» Task directions: Which lines of the entries below contain the word "lower"? Return each of those lines in full.

Records
==============================

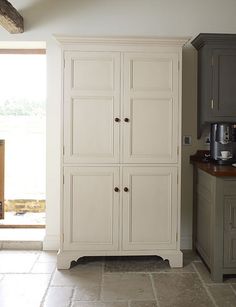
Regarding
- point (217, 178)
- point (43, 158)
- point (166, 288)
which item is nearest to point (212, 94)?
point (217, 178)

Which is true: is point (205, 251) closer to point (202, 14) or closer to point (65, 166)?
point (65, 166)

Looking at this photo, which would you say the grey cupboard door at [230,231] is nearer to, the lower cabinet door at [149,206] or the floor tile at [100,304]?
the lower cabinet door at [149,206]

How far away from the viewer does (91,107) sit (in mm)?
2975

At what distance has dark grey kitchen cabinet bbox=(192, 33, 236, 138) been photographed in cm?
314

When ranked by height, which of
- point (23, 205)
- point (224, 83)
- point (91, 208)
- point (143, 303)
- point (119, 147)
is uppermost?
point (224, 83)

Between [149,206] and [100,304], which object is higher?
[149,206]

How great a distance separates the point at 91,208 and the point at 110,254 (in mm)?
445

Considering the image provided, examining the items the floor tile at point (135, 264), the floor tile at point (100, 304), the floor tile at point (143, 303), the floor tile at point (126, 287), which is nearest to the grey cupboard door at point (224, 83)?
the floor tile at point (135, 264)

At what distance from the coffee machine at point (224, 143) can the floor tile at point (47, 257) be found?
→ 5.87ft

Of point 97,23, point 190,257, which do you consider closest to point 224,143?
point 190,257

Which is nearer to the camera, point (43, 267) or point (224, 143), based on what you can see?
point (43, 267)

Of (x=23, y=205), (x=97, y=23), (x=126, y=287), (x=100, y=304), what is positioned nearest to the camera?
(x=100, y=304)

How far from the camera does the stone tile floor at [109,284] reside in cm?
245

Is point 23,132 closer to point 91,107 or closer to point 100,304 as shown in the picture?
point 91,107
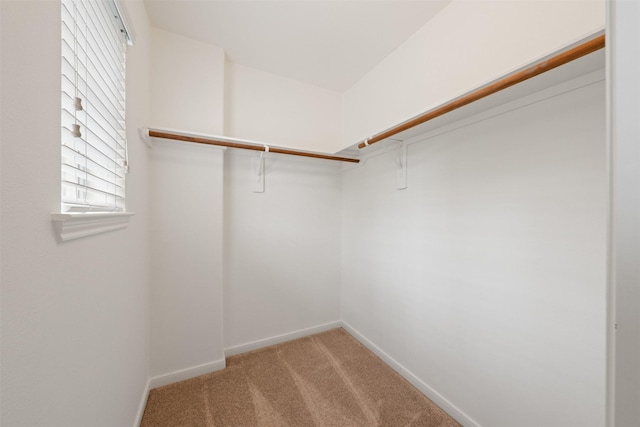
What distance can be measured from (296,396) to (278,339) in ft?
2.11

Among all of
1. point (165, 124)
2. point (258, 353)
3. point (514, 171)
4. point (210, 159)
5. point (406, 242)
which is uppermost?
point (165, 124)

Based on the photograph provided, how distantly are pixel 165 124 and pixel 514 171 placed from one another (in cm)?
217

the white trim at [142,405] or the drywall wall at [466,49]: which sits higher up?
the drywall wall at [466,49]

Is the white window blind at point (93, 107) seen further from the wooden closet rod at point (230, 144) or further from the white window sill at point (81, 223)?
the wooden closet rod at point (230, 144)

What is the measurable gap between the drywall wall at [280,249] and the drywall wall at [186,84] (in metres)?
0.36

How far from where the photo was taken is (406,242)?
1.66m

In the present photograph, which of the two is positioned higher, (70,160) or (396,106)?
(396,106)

==============================

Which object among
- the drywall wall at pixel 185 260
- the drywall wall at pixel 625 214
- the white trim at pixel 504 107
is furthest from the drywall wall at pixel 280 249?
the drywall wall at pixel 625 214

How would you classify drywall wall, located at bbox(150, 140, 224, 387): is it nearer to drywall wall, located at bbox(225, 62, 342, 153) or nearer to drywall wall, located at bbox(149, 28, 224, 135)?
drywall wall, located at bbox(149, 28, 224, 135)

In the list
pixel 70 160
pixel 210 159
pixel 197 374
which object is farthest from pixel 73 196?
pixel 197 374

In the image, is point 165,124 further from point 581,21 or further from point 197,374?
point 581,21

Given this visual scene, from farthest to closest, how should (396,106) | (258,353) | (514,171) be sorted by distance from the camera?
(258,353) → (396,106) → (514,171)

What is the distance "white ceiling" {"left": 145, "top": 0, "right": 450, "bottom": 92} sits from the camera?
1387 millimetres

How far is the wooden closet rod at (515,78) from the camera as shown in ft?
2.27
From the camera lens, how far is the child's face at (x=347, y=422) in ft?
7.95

==============================

» The completed task:
Looking at this photo, which would you say the grey cupboard door at [230,231] is nearer to, the lower cabinet door at [149,206] or the floor tile at [100,304]?
the lower cabinet door at [149,206]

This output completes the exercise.